EXERCISE DATA:
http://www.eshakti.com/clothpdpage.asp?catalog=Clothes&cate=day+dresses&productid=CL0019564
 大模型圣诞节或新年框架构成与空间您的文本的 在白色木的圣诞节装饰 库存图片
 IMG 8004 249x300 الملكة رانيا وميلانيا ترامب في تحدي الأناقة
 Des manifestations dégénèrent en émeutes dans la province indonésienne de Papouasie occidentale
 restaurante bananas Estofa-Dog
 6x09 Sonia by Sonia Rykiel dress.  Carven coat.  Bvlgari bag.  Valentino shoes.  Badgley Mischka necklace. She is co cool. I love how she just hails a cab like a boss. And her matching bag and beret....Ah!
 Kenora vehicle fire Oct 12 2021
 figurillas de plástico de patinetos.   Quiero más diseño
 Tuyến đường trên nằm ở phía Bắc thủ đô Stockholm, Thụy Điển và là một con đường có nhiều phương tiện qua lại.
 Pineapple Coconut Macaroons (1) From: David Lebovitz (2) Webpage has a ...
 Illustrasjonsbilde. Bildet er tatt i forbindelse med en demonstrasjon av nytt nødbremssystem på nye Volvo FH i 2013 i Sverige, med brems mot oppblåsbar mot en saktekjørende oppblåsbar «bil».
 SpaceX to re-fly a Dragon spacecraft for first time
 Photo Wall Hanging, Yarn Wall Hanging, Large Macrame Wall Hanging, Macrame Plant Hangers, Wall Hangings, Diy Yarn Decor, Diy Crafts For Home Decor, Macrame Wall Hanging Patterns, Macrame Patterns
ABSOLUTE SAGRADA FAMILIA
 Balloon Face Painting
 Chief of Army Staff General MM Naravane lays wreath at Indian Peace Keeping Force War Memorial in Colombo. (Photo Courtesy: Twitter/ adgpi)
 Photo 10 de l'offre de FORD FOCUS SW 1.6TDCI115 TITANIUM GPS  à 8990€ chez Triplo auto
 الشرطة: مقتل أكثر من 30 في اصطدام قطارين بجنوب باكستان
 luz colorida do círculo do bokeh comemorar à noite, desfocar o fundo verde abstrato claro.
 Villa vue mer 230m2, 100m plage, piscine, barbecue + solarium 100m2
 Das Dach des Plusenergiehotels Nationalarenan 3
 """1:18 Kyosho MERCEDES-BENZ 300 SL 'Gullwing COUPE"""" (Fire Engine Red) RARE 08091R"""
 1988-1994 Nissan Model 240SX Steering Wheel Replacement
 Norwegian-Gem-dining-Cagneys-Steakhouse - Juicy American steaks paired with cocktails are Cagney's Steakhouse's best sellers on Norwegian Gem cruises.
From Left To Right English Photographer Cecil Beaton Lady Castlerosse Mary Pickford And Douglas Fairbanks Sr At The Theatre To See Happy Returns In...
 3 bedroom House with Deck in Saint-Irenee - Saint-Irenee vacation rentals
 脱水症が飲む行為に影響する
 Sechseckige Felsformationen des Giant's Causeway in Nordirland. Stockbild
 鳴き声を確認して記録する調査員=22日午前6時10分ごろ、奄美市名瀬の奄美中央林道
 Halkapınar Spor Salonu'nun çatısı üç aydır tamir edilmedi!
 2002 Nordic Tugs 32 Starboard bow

EXERCISE:
Write out only the lines that run from the line containing "luz colorida do" through the line containing "Das Dach des", both included, exactly as they appear above.

ANSWER:
 luz colorida do círculo do bokeh comemorar à noite, desfocar o fundo verde abstrato claro.
 Villa vue mer 230m2, 100m plage, piscine, barbecue + solarium 100m2
 Das Dach des Plusenergiehotels Nationalarenan 3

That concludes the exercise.